Work instruction -> Beginning with the line below that contains "προέρχεται ενδεχομένως από" and ending with the line that contains "ο Έλληνας, ενώ", copy every line exactly. Copy nothing else.

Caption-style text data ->

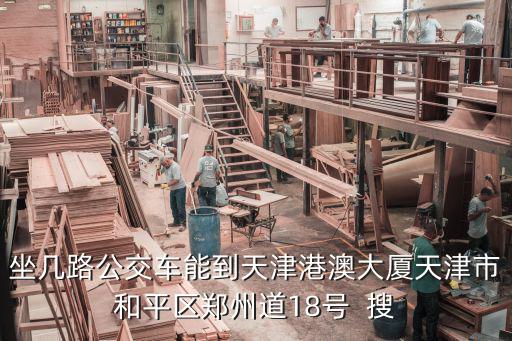 天津市和平區小白樓港澳大廈，坐幾路公交車能到天津港澳大廈天津市和平區鄭州道18號  搜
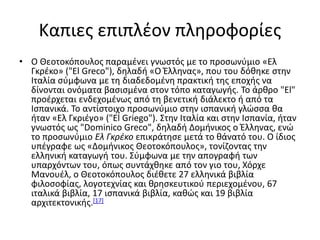 Καπιες επιπλέον πληροφορίες
• Ο Θεοτοκόπουλος παραμένει γνωστός με το προσωνύμιο «Eλ
Γκρέκο» ("El Greco"), δηλαδή «Ο Έλληνας», που του δόθηκε στην
Ιταλία σύμφωνα με τη διαδεδομένη πρακτική της εποχής να
δίνονται ονόματα βασισμένα στον τόπο καταγωγής. Το άρθρο "El"
προέρχεται ενδεχομένως από τη βενετική διάλεκτο ή από τα
Ισπανικά. Το αντίστοιχο προσωνύμιο στην ισπανική γλώσσα θα
ήταν «Ελ Γκριέγο» ("El Griego"). Στην Ιταλία και στην Ισπανία, ήταν
γνωστός ως "Dominico Greco", δηλαδή Δομήνικος ο Έλληνας, ενώ
το προσωνύμιο Ελ Γκρέκο επικράτησε μετά το θάνατό του. Ο ίδιος
υπέγραφε ως «Δομήνικος Θεοτοκόπουλος», τονίζοντας την
ελληνική καταγωγή του. Σύμφωνα με την απογραφή των
υπαρχόντων του, όπως συντάχθηκε από τον γιο του, Χόρχε
Μανουέλ, ο Θεοτοκόπουλος διέθετε 27 ελληνικά βιβλία
φιλοσοφίας, λογοτεχνίας και θρησκευτικού περιεχομένου, 67
ιταλικά βιβλία, 17 ισπανικά βιβλία, καθώς και 19 βιβλία
αρχιτεκτονικής.[17]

Solution to the problem ->
προέρχεται ενδεχομένως από τη βενετική διάλεκτο ή από τα
Ισπανικά. Το αντίστοιχο προσωνύμιο στην ισπανική γλώσσα θα
ήταν «Ελ Γκριέγο» ("El Griego"). Στην Ιταλία και στην Ισπανία, ήταν
γνωστός ως "Dominico Greco", δηλαδή Δομήνικος ο Έλληνας, ενώ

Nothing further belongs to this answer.